Erzählt werden auch die Geschichten und Mythen um die „Helden und Halunken“ wie William Walker, Augusto C. Sandino, Carlos Fonseca und Óscar Arnulfo Romero. In einem weiteren Kapitel wird die Situation der Frauen zwischen extremen Gewaltverhältnissen, rigoroser Kriminalisierung von Schwangerschaftsabbrüchen und einer engagierten Frauenbewegung in Nicaragua, El Salvador oder Guatemala beschrieben.
Auch das widersprüchliche Verhältnis der Zentralamerikaner zu den USA, eine über Jahrhunderte aufgebaute Hassliebe, wird in einem eigenen Kapitel thematisiert. Das Recht zur militärischen Intervention hat sich Washington im Falle von Panama sogar vertraglich absichern lassen. Aber auch ohne Vertrag werden Rebellionen oder missliebige Regime in Zentralamerika gern als Bedrohung für die Sicherheit der USA gedeutet. So sind die Nachwirkungen der bewaffneten Übergriffe, die Nicaragua in einen jahrelangen Contrakrieg gezwungen haben, die die Bevölkerungen von El Salvador und Guatemala Hunderttausende Menschenleben gekostet und Honduras in den Flugzeugträger der USA verwandelt haben, heute noch allgegenwärtig.

Aber auch vom deutschen Wesen und Unwesen in Zentralamerika bis zu den Auseinandersetzungen in den 80er- und 90er-Jahren des vergangenen Jahrhunderts ist die Rede. Auch hier kann Leonhard, der viele der geschilderten Ereignisse selbst miterleben durfte oder musste und viele der handelnden Personen kennengelernt und interviewt hat, noch einmal den Verlauf gut zusammenfassen, „mit der Zeit als Zeuge der Wahrheit“.

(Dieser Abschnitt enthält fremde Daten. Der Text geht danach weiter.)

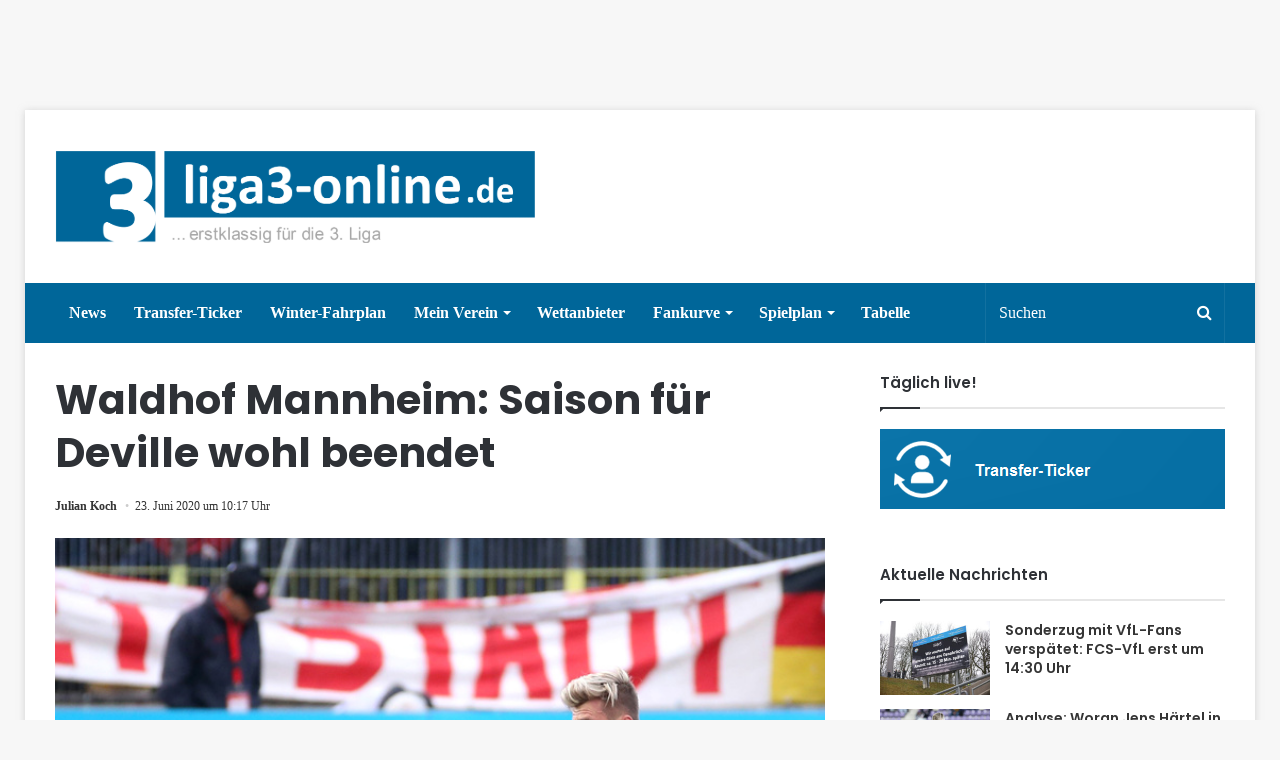

--- FILE ---
content_type: text/html; charset=UTF-8
request_url: https://www.liga3-online.de/wp-admin/admin-ajax.php?postviews_id=261671&action=tie_postviews&_=1769868197503
body_size: -228
content:
1493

Viele Leserinnen und Leser der ila waren wahrscheinlich damals in Solidaritätskomitees engagiert, sind zum Brigadeeinsatz nach Nicaragua gereist oder haben zumindest in den Medien den Konflikt verfolgt, der auf dem Höhepunkt des Kalten Krieges auch in fast jeder Gemeinde und im „Hohen Haus“, im Bundestag, ausgetragen wurde. Für sie und die, die vor oder seit 30 Jahren enger mit den politischen Veränderungen speziell in dieser Region befasst sind, ist es ein gut und kenntnisreich geschriebener „Stand der Dinge“, auch zu den Ländern, die einmal mit deutlich mehr Hoffnung auf eine gerechtere Gesellschaft verbunden waren.

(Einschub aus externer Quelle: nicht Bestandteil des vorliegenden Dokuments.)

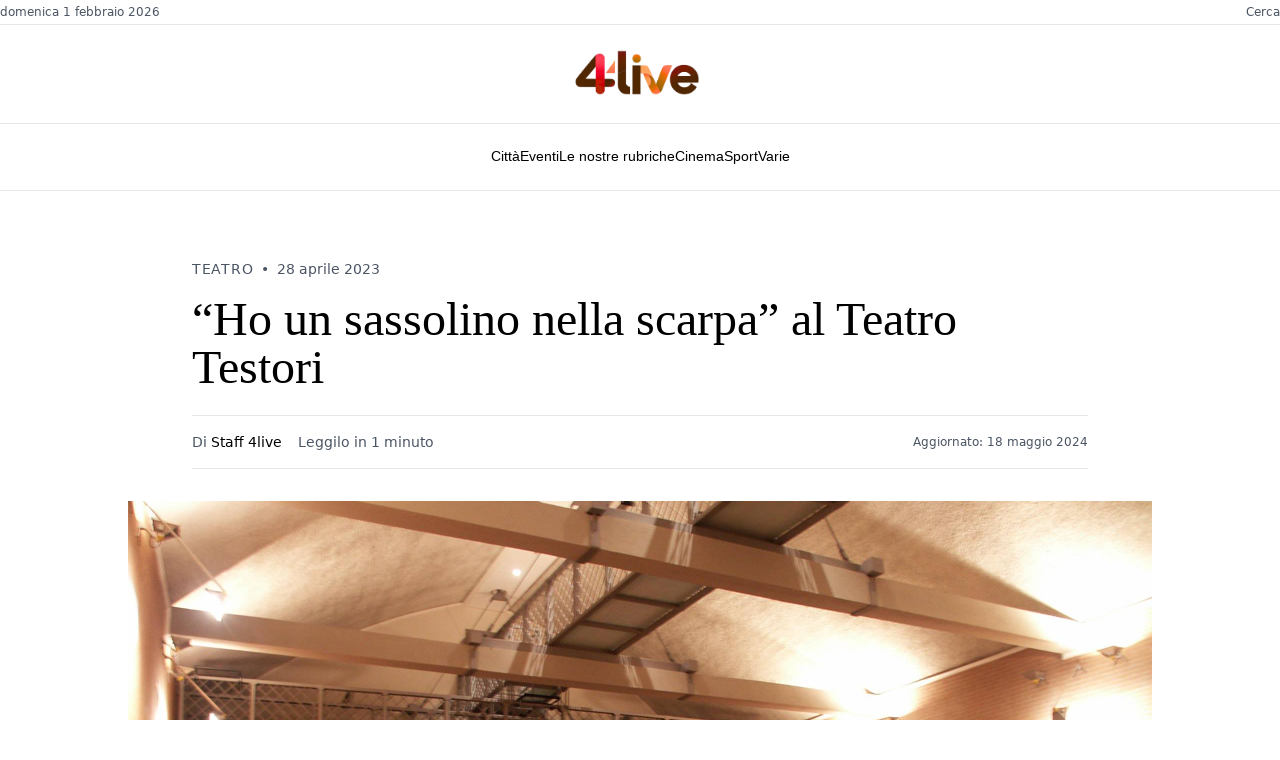

--- FILE ---
content_type: text/html; charset=utf-8
request_url: https://www.google.com/recaptcha/api2/aframe
body_size: 265
content:
<!DOCTYPE HTML><html><head><meta http-equiv="content-type" content="text/html; charset=UTF-8"></head><body><script nonce="-H6L4Un5Az84uoepM-tyCA">/** Anti-fraud and anti-abuse applications only. See google.com/recaptcha */ try{var clients={'sodar':'https://pagead2.googlesyndication.com/pagead/sodar?'};window.addEventListener("message",function(a){try{if(a.source===window.parent){var b=JSON.parse(a.data);var c=clients[b['id']];if(c){var d=document.createElement('img');d.src=c+b['params']+'&rc='+(localStorage.getItem("rc::a")?sessionStorage.getItem("rc::b"):"");window.document.body.appendChild(d);sessionStorage.setItem("rc::e",parseInt(sessionStorage.getItem("rc::e")||0)+1);localStorage.setItem("rc::h",'1769935225987');}}}catch(b){}});window.parent.postMessage("_grecaptcha_ready", "*");}catch(b){}</script></body></html>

Für Leserinnen, die sich warum auch immer auf den Weg machen wollen, ist es ein guter Einstieg und bildet eine solide Grundlage bei der Vorbereitung einer Reise in diese Länder – außer für Tipps für billige Übernachtungen oder günstige Mit-„Travels“, die letztlich auf Kosten der Bevölkerung gehen.